→ **Set task**
Give everything from the line containing "this 550×733 image." down to the line containing "broken wooden plank [282, 276, 384, 364]" as a numbered list, leaving out blank lines.
--- Begin Material shown ---
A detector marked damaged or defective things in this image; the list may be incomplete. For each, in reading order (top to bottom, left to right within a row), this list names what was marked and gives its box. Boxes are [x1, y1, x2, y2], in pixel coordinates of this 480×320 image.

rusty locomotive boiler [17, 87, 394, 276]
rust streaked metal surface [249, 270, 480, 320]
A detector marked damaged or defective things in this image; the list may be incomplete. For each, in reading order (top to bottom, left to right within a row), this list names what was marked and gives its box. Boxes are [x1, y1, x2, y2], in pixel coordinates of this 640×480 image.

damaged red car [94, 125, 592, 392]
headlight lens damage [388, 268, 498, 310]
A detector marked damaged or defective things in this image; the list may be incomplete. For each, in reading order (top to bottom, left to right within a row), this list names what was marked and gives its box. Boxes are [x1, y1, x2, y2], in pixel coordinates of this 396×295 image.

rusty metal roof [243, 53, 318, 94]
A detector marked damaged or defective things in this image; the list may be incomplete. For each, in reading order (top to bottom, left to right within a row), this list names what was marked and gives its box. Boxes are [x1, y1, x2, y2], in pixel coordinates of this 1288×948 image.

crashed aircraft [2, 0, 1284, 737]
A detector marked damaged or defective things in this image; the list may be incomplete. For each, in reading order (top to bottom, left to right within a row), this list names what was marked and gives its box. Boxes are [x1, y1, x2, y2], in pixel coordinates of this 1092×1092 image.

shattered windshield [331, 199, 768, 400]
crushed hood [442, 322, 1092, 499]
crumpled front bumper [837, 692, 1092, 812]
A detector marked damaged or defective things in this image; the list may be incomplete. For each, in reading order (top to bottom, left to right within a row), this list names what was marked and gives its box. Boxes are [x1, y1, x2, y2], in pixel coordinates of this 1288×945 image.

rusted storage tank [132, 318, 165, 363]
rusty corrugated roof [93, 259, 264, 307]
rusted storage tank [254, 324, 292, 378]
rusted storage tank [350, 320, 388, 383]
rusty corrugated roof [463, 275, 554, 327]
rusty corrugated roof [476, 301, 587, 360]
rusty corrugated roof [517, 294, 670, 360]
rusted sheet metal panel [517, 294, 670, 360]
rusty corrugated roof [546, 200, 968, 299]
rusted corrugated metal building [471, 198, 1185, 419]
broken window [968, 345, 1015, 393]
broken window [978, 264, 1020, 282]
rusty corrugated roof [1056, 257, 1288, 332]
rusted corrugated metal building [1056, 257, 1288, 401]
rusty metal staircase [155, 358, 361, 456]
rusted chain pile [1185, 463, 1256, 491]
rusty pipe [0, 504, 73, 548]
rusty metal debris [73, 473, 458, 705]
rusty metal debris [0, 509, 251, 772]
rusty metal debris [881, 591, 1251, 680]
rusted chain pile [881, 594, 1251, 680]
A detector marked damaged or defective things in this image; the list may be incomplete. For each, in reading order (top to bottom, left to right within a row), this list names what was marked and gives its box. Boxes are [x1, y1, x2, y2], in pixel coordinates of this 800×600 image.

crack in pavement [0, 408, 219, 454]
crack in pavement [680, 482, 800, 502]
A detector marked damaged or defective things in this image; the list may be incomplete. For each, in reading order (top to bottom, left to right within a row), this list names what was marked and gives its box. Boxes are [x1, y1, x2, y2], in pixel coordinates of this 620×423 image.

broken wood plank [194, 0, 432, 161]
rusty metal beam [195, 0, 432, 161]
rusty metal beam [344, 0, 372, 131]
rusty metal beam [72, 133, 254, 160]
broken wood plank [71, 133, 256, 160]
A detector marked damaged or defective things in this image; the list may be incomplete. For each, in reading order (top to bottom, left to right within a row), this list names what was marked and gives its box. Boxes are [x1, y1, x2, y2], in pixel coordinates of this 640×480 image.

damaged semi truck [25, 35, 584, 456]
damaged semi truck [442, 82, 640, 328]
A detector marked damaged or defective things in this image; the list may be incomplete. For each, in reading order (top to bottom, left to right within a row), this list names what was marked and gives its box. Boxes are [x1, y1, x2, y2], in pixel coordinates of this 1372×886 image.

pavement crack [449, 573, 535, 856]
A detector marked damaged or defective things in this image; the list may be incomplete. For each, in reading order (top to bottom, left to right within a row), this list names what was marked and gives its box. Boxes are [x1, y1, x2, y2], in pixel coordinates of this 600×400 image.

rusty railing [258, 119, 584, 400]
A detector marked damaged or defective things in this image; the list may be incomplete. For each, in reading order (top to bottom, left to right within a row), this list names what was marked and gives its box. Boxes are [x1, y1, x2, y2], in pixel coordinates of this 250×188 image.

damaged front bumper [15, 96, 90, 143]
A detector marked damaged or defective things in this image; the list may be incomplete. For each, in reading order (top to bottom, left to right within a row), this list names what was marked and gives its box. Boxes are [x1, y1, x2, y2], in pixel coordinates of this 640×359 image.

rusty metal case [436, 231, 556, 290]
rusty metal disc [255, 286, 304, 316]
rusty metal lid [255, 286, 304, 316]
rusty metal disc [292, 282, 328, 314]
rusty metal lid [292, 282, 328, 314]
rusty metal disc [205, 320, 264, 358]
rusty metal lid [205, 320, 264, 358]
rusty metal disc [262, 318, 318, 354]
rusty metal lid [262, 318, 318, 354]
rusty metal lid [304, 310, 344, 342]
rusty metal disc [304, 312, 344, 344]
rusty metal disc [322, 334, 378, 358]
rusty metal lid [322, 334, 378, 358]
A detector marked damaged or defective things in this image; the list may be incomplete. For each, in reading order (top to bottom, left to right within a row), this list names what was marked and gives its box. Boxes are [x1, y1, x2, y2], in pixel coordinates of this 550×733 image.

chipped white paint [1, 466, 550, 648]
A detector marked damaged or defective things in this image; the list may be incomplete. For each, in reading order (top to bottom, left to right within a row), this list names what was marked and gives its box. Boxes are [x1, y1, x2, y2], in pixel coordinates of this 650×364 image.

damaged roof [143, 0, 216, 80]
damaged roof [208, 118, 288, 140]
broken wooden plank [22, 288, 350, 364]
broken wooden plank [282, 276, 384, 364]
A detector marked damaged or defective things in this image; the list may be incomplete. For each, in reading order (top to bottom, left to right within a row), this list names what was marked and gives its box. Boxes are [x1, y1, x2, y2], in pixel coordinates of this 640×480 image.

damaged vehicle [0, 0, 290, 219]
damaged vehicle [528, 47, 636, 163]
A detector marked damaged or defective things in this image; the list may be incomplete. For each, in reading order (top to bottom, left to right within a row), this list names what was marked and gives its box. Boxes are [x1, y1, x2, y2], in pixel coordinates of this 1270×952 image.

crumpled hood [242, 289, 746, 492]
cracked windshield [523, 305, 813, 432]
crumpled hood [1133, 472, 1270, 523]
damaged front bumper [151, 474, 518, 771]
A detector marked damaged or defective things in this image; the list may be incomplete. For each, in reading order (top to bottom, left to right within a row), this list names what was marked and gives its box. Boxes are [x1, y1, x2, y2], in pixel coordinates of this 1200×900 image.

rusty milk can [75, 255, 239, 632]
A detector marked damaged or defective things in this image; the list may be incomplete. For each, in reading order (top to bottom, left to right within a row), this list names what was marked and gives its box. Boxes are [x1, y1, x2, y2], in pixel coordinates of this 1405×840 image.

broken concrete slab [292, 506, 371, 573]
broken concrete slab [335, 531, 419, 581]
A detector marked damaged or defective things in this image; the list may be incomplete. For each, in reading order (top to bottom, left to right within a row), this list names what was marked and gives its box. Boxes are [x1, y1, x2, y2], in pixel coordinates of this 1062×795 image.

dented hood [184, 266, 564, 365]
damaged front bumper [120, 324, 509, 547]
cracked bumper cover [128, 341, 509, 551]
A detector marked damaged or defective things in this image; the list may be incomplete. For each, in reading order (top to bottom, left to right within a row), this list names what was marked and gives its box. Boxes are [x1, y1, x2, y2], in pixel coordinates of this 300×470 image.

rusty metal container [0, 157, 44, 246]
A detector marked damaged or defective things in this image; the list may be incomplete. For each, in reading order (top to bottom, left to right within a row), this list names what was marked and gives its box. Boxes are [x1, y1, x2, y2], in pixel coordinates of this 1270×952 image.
--- End Material shown ---
→ **Task answer**
1. A detector marked damaged or defective things in this image; the list may be incomplete. For each, in reading order (top to bottom, left to right within a row), this list names what was marked and gives its box. Boxes are [x1, y1, x2, y2], in pixel coordinates of this 550×733 image.
2. chipped white paint [1, 466, 550, 648]
3. A detector marked damaged or defective things in this image; the list may be incomplete. For each, in reading order (top to bottom, left to right within a row), this list names what was marked and gives its box. Boxes are [x1, y1, x2, y2], in pixel coordinates of this 650×364 image.
4. damaged roof [143, 0, 216, 80]
5. damaged roof [208, 118, 288, 140]
6. broken wooden plank [22, 288, 350, 364]
7. broken wooden plank [282, 276, 384, 364]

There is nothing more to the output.